Stated task » Retype each of the items below word for word, line by line, leaving out the pictures.

Entries taken from a collection:
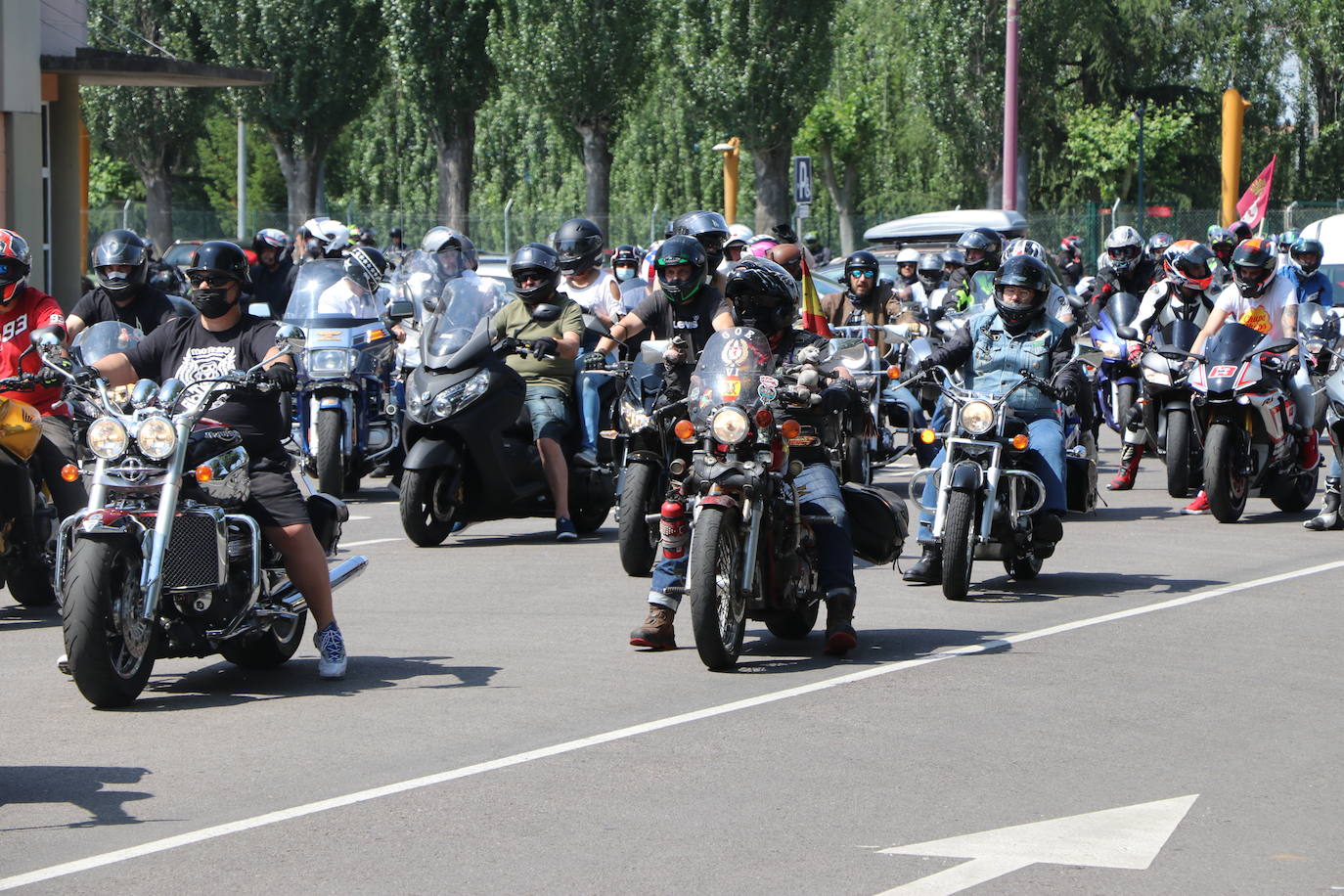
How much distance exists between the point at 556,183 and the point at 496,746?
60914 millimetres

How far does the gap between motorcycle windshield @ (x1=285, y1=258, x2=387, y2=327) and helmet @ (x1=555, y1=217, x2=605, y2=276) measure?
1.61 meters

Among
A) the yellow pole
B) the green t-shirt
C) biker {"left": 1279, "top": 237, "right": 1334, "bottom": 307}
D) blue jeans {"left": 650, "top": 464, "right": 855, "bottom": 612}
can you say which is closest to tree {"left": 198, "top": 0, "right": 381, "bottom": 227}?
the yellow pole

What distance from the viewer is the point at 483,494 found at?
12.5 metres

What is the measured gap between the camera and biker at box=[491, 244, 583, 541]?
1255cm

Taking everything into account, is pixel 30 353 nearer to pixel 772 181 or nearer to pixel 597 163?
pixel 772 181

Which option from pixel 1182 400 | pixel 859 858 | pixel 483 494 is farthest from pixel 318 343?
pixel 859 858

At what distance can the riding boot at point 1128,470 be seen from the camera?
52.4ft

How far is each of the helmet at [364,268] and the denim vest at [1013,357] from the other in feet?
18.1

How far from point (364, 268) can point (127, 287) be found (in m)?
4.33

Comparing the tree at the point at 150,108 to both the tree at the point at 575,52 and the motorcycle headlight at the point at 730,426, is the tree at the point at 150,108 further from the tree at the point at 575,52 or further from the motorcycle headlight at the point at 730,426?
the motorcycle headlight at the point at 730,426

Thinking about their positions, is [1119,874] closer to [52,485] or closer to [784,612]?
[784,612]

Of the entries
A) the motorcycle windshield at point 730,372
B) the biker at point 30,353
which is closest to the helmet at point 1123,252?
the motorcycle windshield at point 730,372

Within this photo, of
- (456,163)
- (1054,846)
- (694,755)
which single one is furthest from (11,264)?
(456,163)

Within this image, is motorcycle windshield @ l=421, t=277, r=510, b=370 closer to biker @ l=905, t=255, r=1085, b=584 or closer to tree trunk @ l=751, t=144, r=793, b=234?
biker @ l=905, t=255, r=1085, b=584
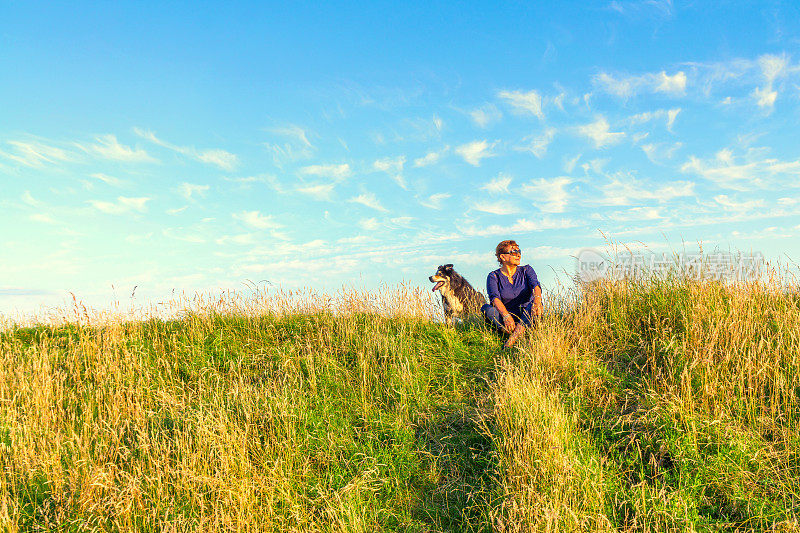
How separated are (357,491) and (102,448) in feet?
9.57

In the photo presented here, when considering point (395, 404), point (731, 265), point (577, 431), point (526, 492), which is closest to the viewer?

Reply »
How much distance exists between the point at 556,183 and the point at 496,746?
60914 millimetres

How far does the gap between motorcycle windshield @ (x1=285, y1=258, x2=387, y2=327) and helmet @ (x1=555, y1=217, x2=605, y2=276) measure?
1.61 meters

Among
A) the yellow pole
B) the green t-shirt
C) biker {"left": 1279, "top": 237, "right": 1334, "bottom": 307}
D) blue jeans {"left": 650, "top": 464, "right": 855, "bottom": 612}
can you say which is closest to tree {"left": 198, "top": 0, "right": 381, "bottom": 227}?
the yellow pole

What distance from the viewer is the point at 483,494 found at?
12.5 metres

What is the measured gap between the camera and biker at box=[491, 244, 583, 541]?
1255cm

Taking everything into account, is pixel 30 353 nearer to pixel 772 181 or nearer to pixel 597 163?
pixel 772 181

Which option from pixel 1182 400 | pixel 859 858 | pixel 483 494 is farthest from pixel 318 343?
pixel 859 858

At what distance can the riding boot at point 1128,470 be seen from the camera?
52.4ft

How far is each of the helmet at [364,268] and the denim vest at [1013,357] from the other in feet?
18.1

How far from point (364, 268) can point (127, 287) be found (in m)?
4.33

Comparing the tree at the point at 150,108 to both the tree at the point at 575,52 and the motorcycle headlight at the point at 730,426, is the tree at the point at 150,108 further from the tree at the point at 575,52 or further from the motorcycle headlight at the point at 730,426?
the motorcycle headlight at the point at 730,426

Thinking about their positions, is [1119,874] closer to [52,485] or closer to [784,612]?
[784,612]

Of the entries
A) the motorcycle windshield at point 730,372
B) the biker at point 30,353
which is closest to the helmet at point 1123,252?
the motorcycle windshield at point 730,372

Within this photo, of
- (456,163)
- (1054,846)
- (694,755)
which single one is furthest from (11,264)?
(456,163)

Within this image, is motorcycle windshield @ l=421, t=277, r=510, b=370 closer to biker @ l=905, t=255, r=1085, b=584 or closer to tree trunk @ l=751, t=144, r=793, b=234?
biker @ l=905, t=255, r=1085, b=584
How separated are (357,491) and (102,448) in feet?
9.57

In the photo presented here, when considering point (395, 404), point (731, 265), point (577, 431), point (526, 492), which is closest to the viewer?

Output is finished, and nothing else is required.